Certains auteurs défendent l’idée d’une « transmatérialisation », processus par lequel
les industries s’adaptent aux nouveaux besoins des sociétés en remplaçant des
matériaux datés par de nouveaux, technologiquement plus avancés. Les matériaux
suivraient effectivement une courbe d’intensité d’utilisation en forme de cloche, mais
ces courbes se seraient pas simultanées, et au contraire se succèderaient et se
remplaceraient dans le temps, formant une série de « vagues » coïncidant avec les
avancées technologiques (Labys et Waddell, 1989).

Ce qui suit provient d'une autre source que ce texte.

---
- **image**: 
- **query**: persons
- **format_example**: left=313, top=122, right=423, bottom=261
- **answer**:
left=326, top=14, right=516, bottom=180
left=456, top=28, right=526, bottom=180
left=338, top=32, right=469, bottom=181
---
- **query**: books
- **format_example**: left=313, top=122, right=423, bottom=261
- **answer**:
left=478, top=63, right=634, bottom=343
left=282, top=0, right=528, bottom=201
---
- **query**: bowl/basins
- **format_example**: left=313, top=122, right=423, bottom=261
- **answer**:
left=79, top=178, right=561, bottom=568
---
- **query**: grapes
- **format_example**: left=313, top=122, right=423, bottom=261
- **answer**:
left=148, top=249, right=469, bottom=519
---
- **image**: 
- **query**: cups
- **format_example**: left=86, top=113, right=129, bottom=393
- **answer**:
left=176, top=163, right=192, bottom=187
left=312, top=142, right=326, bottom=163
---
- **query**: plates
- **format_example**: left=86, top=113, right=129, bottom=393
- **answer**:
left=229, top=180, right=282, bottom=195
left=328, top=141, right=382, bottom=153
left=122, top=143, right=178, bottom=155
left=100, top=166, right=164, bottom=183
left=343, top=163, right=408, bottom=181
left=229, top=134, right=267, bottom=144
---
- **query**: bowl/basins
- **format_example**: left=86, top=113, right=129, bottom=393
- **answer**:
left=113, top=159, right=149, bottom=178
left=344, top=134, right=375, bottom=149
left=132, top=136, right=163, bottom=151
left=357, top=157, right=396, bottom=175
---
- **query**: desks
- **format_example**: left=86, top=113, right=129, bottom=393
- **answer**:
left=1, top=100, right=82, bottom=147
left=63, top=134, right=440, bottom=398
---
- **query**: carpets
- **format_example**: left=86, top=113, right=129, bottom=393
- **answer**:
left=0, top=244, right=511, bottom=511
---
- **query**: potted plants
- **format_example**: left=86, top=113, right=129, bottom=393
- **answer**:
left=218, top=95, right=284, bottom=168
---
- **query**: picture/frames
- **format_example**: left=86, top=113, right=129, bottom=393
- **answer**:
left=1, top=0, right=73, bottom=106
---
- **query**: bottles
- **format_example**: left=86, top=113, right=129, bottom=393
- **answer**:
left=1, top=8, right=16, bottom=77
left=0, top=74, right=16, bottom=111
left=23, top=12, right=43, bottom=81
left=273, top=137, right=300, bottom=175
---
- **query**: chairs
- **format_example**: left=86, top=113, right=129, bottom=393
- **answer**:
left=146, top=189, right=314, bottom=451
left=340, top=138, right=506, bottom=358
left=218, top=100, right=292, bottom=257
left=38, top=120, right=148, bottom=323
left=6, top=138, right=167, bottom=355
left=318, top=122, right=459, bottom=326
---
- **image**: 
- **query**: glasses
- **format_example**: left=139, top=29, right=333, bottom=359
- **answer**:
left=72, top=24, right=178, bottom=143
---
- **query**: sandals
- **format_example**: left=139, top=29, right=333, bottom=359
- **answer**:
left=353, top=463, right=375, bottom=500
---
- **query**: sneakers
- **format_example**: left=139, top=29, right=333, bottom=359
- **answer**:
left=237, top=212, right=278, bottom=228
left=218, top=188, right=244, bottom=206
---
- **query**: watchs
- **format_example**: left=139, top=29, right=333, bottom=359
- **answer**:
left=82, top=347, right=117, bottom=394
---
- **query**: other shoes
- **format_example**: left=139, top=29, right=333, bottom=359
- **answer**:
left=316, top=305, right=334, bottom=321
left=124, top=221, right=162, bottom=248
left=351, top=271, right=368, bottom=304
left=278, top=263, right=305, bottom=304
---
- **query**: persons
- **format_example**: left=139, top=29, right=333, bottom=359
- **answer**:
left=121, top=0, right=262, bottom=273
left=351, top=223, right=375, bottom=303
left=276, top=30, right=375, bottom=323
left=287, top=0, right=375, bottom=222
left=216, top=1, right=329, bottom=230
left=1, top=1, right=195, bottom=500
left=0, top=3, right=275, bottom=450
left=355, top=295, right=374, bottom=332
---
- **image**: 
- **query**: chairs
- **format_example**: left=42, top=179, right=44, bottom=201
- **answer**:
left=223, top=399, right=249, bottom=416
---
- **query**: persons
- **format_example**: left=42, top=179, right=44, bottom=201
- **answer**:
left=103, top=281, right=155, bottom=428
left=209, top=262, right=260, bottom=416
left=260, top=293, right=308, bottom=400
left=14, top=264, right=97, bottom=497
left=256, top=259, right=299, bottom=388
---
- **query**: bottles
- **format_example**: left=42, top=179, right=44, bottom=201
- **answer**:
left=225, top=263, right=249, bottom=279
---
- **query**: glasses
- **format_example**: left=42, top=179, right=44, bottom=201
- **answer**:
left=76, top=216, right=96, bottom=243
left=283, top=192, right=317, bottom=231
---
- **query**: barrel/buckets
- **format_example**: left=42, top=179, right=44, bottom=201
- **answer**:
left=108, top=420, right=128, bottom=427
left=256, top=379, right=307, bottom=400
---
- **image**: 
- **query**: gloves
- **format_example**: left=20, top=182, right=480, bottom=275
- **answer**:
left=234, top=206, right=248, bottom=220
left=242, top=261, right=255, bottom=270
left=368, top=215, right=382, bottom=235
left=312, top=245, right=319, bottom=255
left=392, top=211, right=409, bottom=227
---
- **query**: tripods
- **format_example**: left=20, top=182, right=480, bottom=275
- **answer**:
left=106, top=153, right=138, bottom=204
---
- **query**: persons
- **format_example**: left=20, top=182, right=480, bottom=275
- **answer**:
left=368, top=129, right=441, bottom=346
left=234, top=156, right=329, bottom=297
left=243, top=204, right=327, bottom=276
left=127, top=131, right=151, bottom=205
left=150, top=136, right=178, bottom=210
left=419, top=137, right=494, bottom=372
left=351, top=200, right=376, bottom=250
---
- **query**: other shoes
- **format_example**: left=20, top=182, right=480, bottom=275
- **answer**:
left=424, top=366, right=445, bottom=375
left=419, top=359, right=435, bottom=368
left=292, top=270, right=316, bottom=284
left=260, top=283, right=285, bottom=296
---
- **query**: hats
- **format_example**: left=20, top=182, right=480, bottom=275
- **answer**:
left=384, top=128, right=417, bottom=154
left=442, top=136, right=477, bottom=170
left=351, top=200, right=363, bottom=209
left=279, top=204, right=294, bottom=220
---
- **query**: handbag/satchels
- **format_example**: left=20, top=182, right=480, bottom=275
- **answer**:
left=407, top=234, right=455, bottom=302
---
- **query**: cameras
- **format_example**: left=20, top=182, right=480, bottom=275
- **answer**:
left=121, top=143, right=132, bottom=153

D’autres auteurs considèrent que, plus que diminuer leur empreinte
environnementale, les pays riches en donnent l’illusion par le biais d’un déplacement
de pollution ; ce qu’Anderson et Lindroth (2001) désignent par « rich country illusion
effect ». Les entreprises des pays de l’OCDE se délestent de plus en plus des activités
manufacturières, de moins en moins cruciales dans la création de valeur économique,
et se concentrent sur les étapes faisant intervenir des activités immatérielles
(recherche, marketing, publicité, etc.) (Lévy et Jouyet, 2006). Ces pays délaissent les
secteurs polluants tels que l’extraction des matières premières et l’industrie lourde, et
en importent les produits des pays moins riches. Ils se spécialisent dans les activités à
faible impact direct, préservant ainsi leur environnement local, et exportent les
dommages environnementaux correspondants à leurs besoins en produits industriels
(Dinda, 2004). Sans compter les imports/exports, le bilan environnemental de ces pays
semble faible, mais c’est oublier qu’une partie des dommages environnementaux
causés dans les pays pauvres le sont directement pour satisfaire les besoins des pays
riches. Se concentrer sur les impacts domestiques mène donc à de mauvaises
conclusions (Schütz et al., 2004). C’est d’ailleurs ce qu’a retenu le Joint Research
Center de la Commission Européenne (2010a) lors de la création d’indicateurs visant à
mesurer un éventuel découplage entre la création de valeur et l’impact de l’économie
européenne. Ces indicateurs ne comptent pas les impacts générés sur le sol européen,
mais ceux dont l’Europe est responsable. Ils prennent donc en compte les imports et
les exports afin de mettre en évidence un éventuel déplacement du fardeau
écologique.
1.4.2. Les apports décevants des TIC
De retour dans un périmètre d’analyse plus restreint, examinons la question des
rapports entre TIC et dématérialisation, dont nous avons soulevé plus tôt la
complexité. Cette question est l’objet d’un débat animé dans la littérature depuis plus
de dix ans, et semble mobiliser de nombreux auteurs – en témoigne par exemple la
publication récente d’une édition spéciale du Journal of Industrial Ecology sur ce
thème
31. Nombreuses sont les études à avoir entrepris de mesurer conjointement les
avantages et inconvénients des TIC, afin de déterminer si, oui ou non, ils participent à
un mouvement de dématérialisation. Ces études couvrent un éventail de périmètres
allant du simple cas d’application au secteur des TIC dans son ensemble. Parmi les
31
Journal of Industrial Ecology, Special Issue: Environmental Applications of Information & Communication Technology, Volume 14, Issue 5, pp. 685–862, October 2010.